Ramazan ayı bütün hayırları ve bereketleri (içinde) toplar. Hayır ve bereketlerin hepsi Allah Teâlâ ve Tekaddes hazretlerinin zatından akmaktadır ve O Sübhânehû’nun şuunlarının yani Allah Teala’nın isim, sıfat ve fiillerine ait kemâlâtının bir sonucudur. Varlık sahnesinde ortaya çıkan kötülük ve noksanlıkların hepsinin kaynağı ise, sonradan olan zat ve sonradan yaratılan sıfatlardır. “Ey insanoğlu! Sana gelen her iyilik Allah’tandır, sana ne kötülük dokunursa kendindendir”[18] ayeti bu hususta açık ve kesin olan bir nass’dır.

“O halde bu ayın bütün hayır ve bereketleri, kelâm şe’ninde toplanan zatî kemâlâtın neticesidir. Kur’an-ı Mecid de bu camî (topyayıcı/kapsayıcı) olan şe’nin/işin hakikatinin tamamından hasıl olmuştur. Dolayısiyle Kur’an’ın tüm kemâlâtı toplaması ve bu ayın da o kemâlâtın sonuçlarını ve semerelerini içinde barındırması açısından bu mübarek ayın Kur’an’la kam bir münasebeti vardır. İşte bu münasebet Kur’an’ın bu ayda inmesinin sebebi olmuştur. Allah Teâlâ şöyle buyurmuştur: “Ramazan ayı, insanlara yol gösteren, hidayeti, doğruyu ve yanlışı ayırt edip açıklayan Kur’an’ın indirildiği aydır.” [19]

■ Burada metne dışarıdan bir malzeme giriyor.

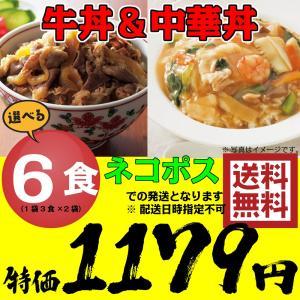 牛丼の具 & 中華丼の具 選べる6食 ...の関連商品2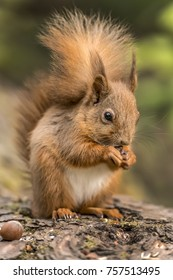Red Squirrel on a log in a forest looking around for food and eating nuts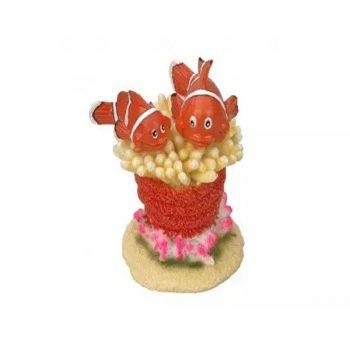 AQUA DELLA clown fish 5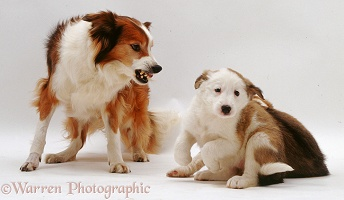 Border Collie bitch snarling at a pup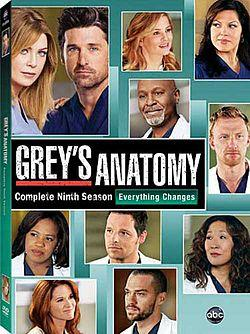 Grey's Anatomy-The Complete Ninth Season
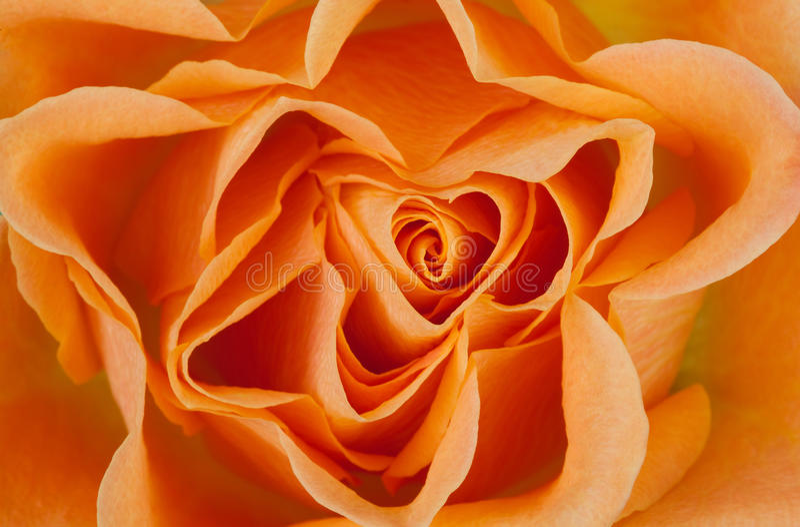 Download Rose Macro Royalty Free Stock Photography - Image: 21457957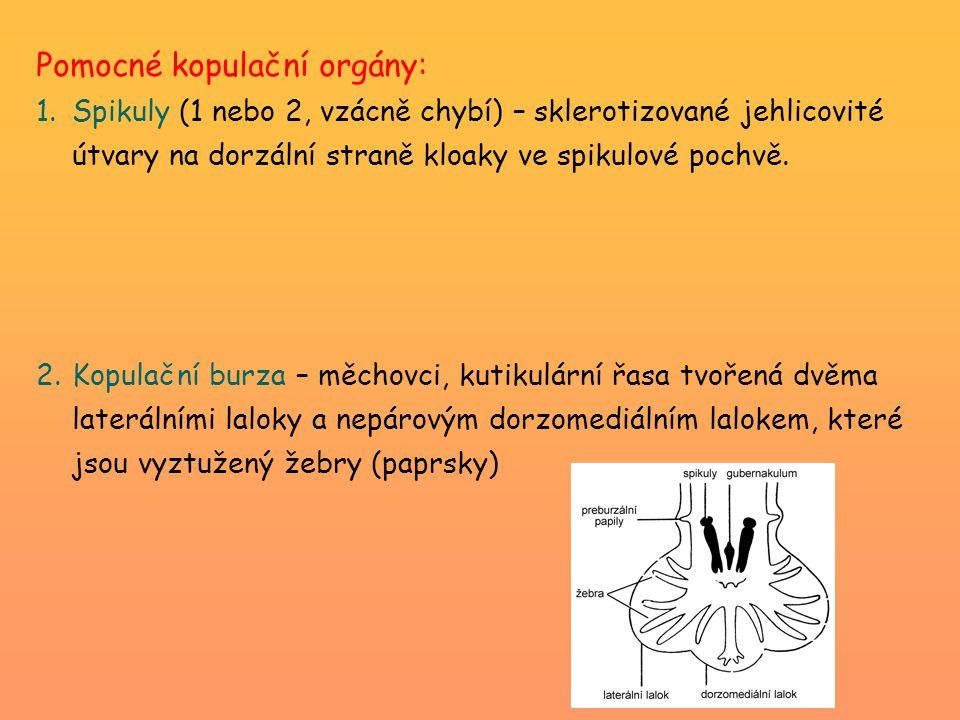 Pomocné kopulační orgány: 1.Spikuly (1 nebo 2, vzácně chybí) – sklerotizované jehlicovité útvary na dorzální straně kloaky ve spikulové pochvě.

“Bu aydaki Kadir gecesi, bu ayın hulâsası ve özüdür. Kadir gecesi çekirdek mesabesinde olup bu ay da o çekirdeğin kabuğu yerindedir.

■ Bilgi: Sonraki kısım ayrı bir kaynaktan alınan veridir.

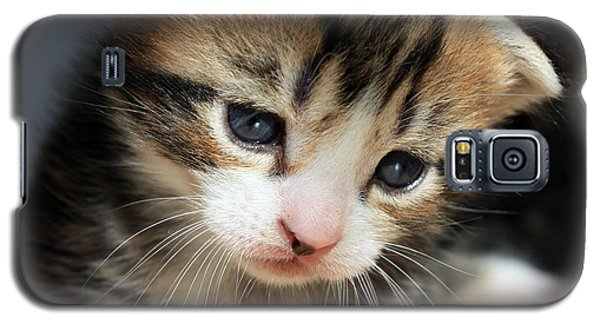 Galaxy S5 Case featuring the photograph Daydreamer Kitten by Terri Waters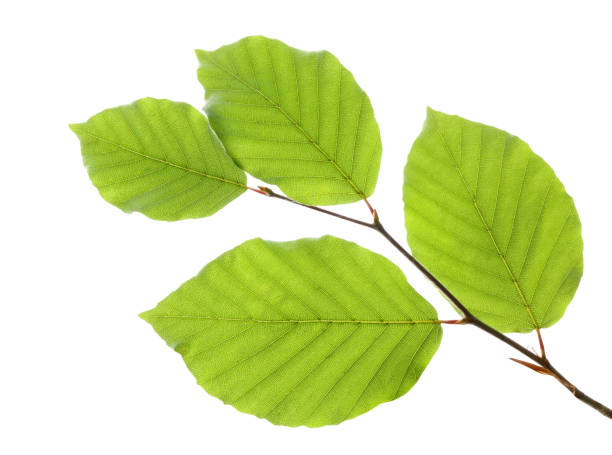 Beech leaves isolated on white background Beech leaves isolated on white background beech tree stock pictures, royalty-free photos & images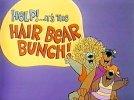 The_Hair_Bear_Bunch.jpg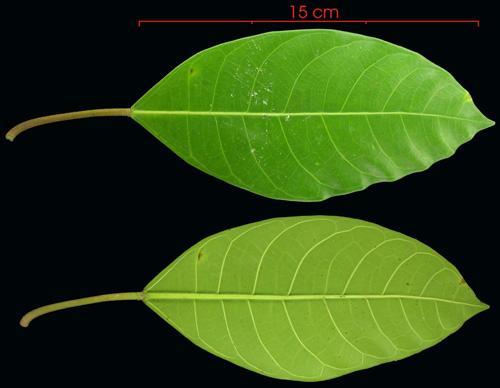 Bentuk Daun Ficus Maxima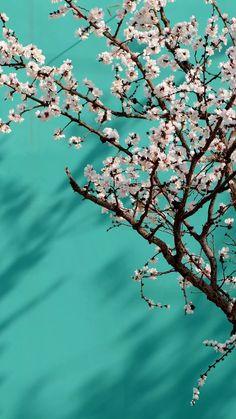 Frühling Wallpaper, Nature Iphone Wallpaper, Flower Background Wallpaper, Flower Phone Wallpaper, Cellphone Wallpaper, Disney Wallpaper, Pretty Backgrounds, Pretty Wallpapers, Flower Backgrounds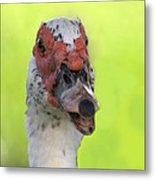 Muscovy Duck Metal Print by Rudy Umans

Ramazan ayı cem’iyet haline bürünmüşken bir kimseye uğrarsa ve o kişi de bu ayın hayırlarından ve bereketlerinden nasiplenirse, bütün sene boyunca cem’iyete ulaşmış, aydaki hayırları ve bereketleri elde etmiş olur.

Allah Sübhânehû böylesine mübarek olan bir ayda bizleri hayırlara ve bereketlere ulaştırsın ve en büyük nasiple rızıklandırsın.

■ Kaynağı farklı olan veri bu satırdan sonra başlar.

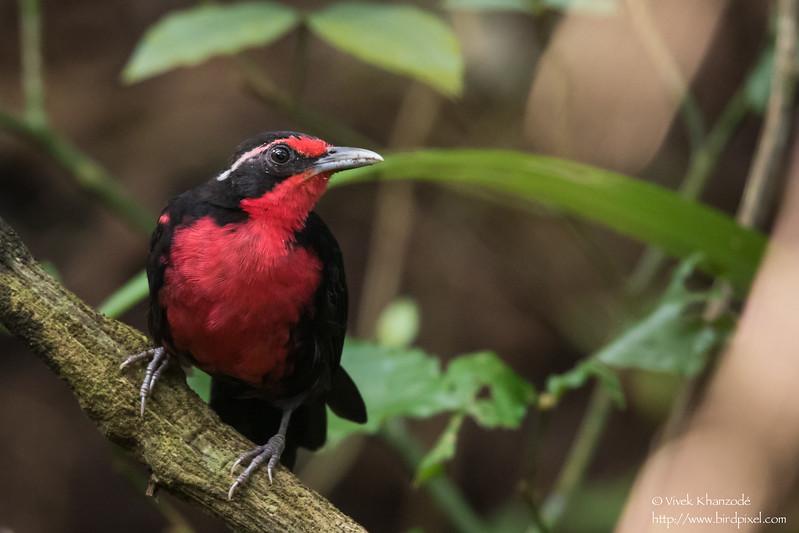 Rosy Thrush-Tanager - Gamboa Rainforest Resort, Gamboa, Panama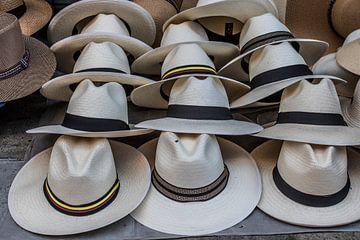 Panamas blancs en vente sur un marché en Colombie, Amérique du Sud. sur WorldWidePhotoWeb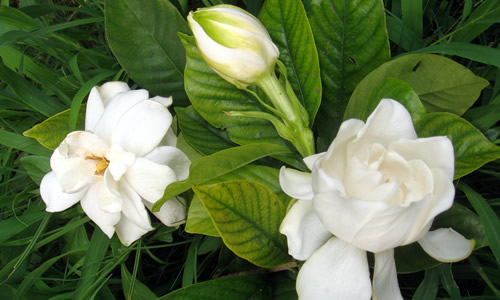 栀子花叶片出现白斑怎么回事?是病还是虫?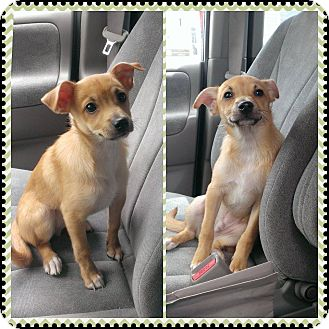 Chihuahua/Italian Greyhound Mix Puppy for adoption in bridgeport, Connecticut - Butters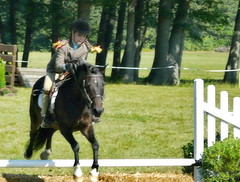 dressage(0.0), trail riding(0.0), animal training(0.0), animal sports(1.0), equestrianism(1.0), english riding(1.0), eventing(1.0), mare(1.0), stallion(1.0), jumping(1.0), show jumping(1.0), hunt seat(1.0), equestrian sport(1.0), sports(1.0), recreation(1.0), outdoor recreation(1.0), equitation(1.0), horse(1.0),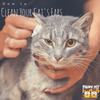 A Quick Guide: How to Clean Cats Ears?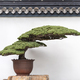 ancient pine bonsai with traditional chinese walls - PhotoDune Item for Sale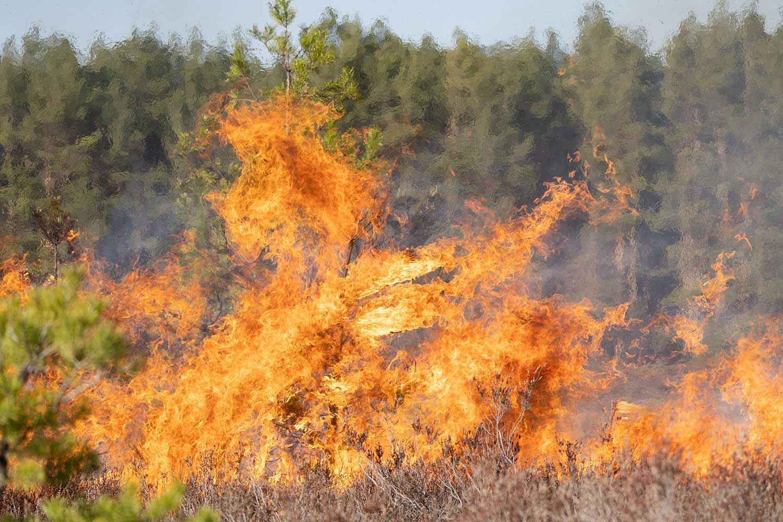 Werbiger-Heide-Flammen-2021-42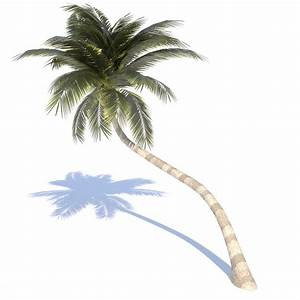 Real Coconut Tree Png www pixshark com - Images
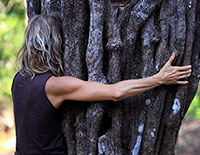 Pachamama - Core Healing
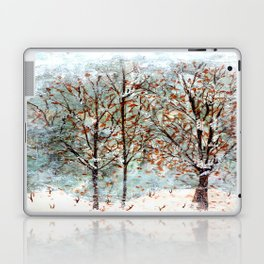 Snow Storm up Dewdrop Holler Laptop & iPad Skin
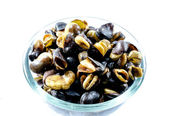 Fava bean, roasted and salty background — Stock Photo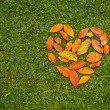 Heart from leaves — Stock Photo #50783613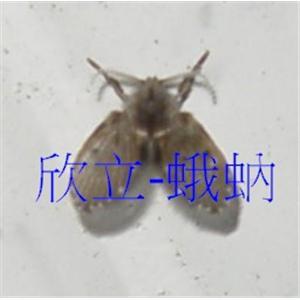蛾蚋防治-廁所小蟲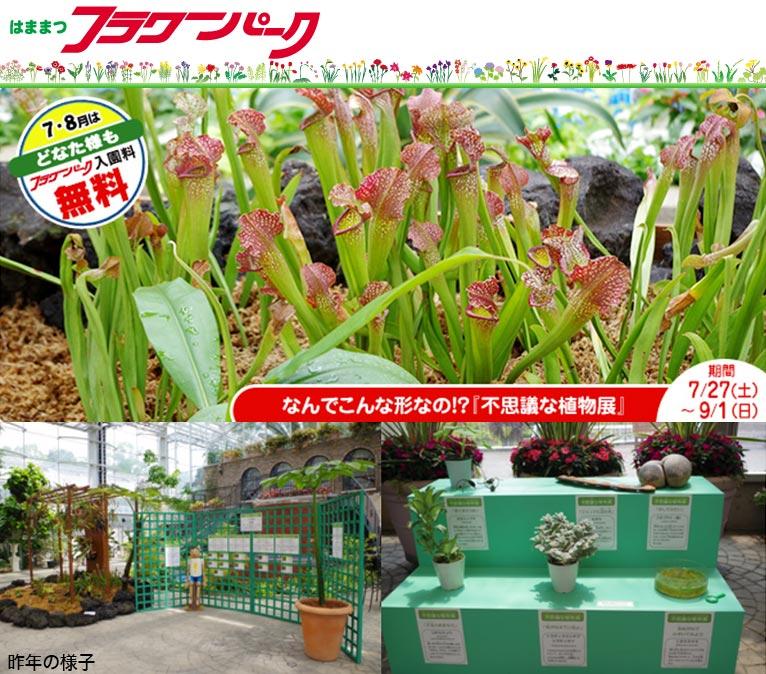 2019年7月27日~9月1日『不思議な植物展』inはままつフラワーパーク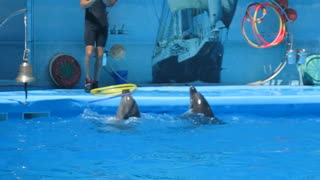 Performance of dolphins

Peygamberlerin sonuncusu Efendimiz (s.a.v.), “Sizden biriniz orucunu açacağı zaman, hurma ile açsın; çünkü hurma berekettir.”[20] buyurmuş ve kendisi de hurma ile oruç açmıştır.

“Hurmanın bereket olması; ağacı olan nahle’nin insan gibi cem’iyet (kuşatıcılık) ve a’deliyet (adalet) vasfı üzere yaratılmış olması sebebiyledir. Bundan dolayı yani Adem’in (aleyhisselâm) yaratıldığı çamurunun arta kalanından yaratıldığı için, Efendimiz (s.a.v.) nahle’yi (hurma ağacını), “Ammetü benî adem: Ademoğlunun halası” olarak isimlendirmiştir. Yine O (s.a.v.) şöyle buyurmuştur: “Halanız nahle’ye ikramda bulununuz; zira o, Adem’in (a.s.) toprağının arta kalanından yaratılmıştır.”[21]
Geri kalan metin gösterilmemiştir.